By TOM CHESEK
Once upon a tick in time, the sounds now known as “America’s classical music” were something you’d encounter in some smoky, sub-sidewalk level speakeasy the kind of place you’d skulk up to with your coat-collar pulled up high and hat-brim pushed down low. Entreé meant laying a secret knock upon the door and telling the eyeball behind the peephole, “Joe sent me.”
Nowadays it’s the stuff of museum fundraisers and PBS pledge drives; of twelve-disc boxsets and Ken Burns freeze-frames; too much Jazz at Lincoln Center and not enough Johnny’s Jazz Market. Strictly for squares like, dullsville.
So you could color us beat when we came across an e-mail message informing us that, first of all, there is such a thing as a National Jazz Month, and secondly, there will be a series of weekly Jazz Lovers’ Lectures presented every Sunday during that month of April in Red Bank.
When we pinned the word “lecture,” it set off alarms in our head like Coleman Hawkins clamming on a case of 5-Hour Energy Shot. But then imagine our pleasant surprise when we discovered that these free Talkin’ Jazz offerings were being hosted at a location that, for reasons way too stultifyingly baroque to go into here, must remain undisclosed. A location that could only be revealed by reserving seating with a cat by the name of Joe.
Yes Virginia, there really is a Joe, and as it turns out he’s a globe-trotting go-to guy who makes his pad here in the Basie-birthing borough of Red Bank. As co-founding father of the locally based Jazz Arts Project and maestro of the Red Bank Jazz Orchestra, Joe Muccioli has made it his mission “to preserve, promote and perpetuate the American musical art form known as jazz,” in a town that “has a musical legacy. It should be known for its jazz.”
Sounds a little too egghead for your bop sensibilities? Then dig this: the internationally renowned conductor, arranger and musicologist known as Muccioli is a man who’s as at-ease within the world of academia and nonprofit arts administration as he is jamming on a set of standards with some of the most sought-after session players in the big city.

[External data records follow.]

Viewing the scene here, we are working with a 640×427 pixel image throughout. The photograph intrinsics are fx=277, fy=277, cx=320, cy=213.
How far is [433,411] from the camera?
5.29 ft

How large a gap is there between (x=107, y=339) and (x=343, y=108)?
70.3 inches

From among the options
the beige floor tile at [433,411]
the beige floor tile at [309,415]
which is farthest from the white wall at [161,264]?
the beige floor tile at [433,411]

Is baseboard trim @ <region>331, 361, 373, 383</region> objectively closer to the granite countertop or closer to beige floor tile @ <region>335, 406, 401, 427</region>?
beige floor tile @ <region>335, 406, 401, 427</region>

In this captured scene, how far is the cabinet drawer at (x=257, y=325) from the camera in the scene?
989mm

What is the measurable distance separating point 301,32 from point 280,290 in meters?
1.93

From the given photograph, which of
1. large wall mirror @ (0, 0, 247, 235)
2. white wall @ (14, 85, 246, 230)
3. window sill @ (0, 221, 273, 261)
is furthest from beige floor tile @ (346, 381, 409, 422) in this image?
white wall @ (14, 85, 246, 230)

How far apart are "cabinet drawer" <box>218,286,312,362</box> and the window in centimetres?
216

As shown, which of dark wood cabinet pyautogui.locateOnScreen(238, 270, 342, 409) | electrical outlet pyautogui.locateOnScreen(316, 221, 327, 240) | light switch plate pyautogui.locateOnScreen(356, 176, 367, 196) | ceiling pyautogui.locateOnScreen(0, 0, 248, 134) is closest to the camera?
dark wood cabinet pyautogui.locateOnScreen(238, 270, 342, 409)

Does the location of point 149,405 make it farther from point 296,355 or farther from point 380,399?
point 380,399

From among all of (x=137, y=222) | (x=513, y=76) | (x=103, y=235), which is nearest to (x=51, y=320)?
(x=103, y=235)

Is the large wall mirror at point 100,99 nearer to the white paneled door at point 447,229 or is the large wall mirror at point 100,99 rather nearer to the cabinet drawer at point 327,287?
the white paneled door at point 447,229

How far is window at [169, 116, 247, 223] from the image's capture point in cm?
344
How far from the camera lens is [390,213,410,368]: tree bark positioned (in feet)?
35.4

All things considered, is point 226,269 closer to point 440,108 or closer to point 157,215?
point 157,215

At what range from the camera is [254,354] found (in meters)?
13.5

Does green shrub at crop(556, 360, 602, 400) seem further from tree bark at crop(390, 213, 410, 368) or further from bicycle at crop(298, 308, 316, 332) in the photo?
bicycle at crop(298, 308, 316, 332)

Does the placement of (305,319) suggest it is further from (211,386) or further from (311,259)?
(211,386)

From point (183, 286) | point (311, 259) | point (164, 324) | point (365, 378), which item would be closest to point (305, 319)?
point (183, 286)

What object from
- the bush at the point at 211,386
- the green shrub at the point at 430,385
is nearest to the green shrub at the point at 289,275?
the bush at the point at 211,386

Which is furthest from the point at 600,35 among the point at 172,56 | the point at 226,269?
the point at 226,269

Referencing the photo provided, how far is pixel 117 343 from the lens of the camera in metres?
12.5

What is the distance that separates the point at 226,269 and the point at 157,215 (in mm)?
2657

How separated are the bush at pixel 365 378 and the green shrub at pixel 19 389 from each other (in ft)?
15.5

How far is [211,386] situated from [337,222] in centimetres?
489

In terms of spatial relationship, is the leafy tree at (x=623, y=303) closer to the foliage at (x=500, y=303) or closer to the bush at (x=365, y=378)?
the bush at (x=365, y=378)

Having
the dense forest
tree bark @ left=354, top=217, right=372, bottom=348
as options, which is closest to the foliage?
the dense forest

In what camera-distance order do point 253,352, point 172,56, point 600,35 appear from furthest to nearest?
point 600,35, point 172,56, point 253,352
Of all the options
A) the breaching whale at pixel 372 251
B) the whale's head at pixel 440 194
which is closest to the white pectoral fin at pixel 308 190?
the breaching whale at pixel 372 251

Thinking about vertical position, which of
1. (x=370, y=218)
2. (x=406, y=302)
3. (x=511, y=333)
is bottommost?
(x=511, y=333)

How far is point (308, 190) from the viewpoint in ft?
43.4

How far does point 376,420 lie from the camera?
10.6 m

A true scholar (acclaimed for his reconstructions of the Miles Davis-Gil Evans oeuvre), he’s conducted both the London Philharmonic Youth Orchestra and the backing band for Saturday Night Sinatra Joe Piscopo.
In other words, when Joe speaks, cats from coast to coast listen up and as host/moderator of the Talkin’ Jazz series, Muccioli will be laying down the lore and legend on topics that range from Improvisation versus Composition to “the hip silliness of the Jazz world.”
Every Sunday in April at 2p, old jazzbeauxs and juvies alike are invited to “join a discussion involving historic recordings, legendary jazz artists, the jazz time-line and the evolution of styles;” an opportunity to “hear some of the most important jazz recordings of all time and come away with a new appreciation of this unique art form.”
The series keynotes on April 6 with a program entitled “Close Enough for Jazz; an exploration of the “mysterious art” of improvising,” with Red Bank Jazz Orchestra alto saxman Bruce Williams and trumpeter Ralph Douglas joining Muccioli as they illustrate the ability to, as Gil Evans said, “compose at the speed of light.”
On April 13, Muccioli takes a special historically minded look at “America’s greatest and most welcomed export” with Jazz: the American Experience. April 20 finds Rutgers faculty member Ed Berger dropping by for a discussion on just how and why to Listen! to jazz music. And the series wraps on a fun note, as bassman Bill Crow and saxophonist Andy Farber sit in for an insider’s round of jazz-related Stories, Jokes and Anecdotes.
A Muccioli Merch Table will be stocked with books, CDs, and other materials of interest to jazz lovers at each event. Seating, limited to an intimate 40 persons, is strictly first-come, first-serve, so prospective patrons are urged to reserve their spot in heaven by calling 732.746.2244 or visiting the Jazz Arts Project website.
You’ll receive confirmation (and be told exactly where this soiree is going down) by phone or e-mail. And yeah, when you get there, do like the headline on this story sez.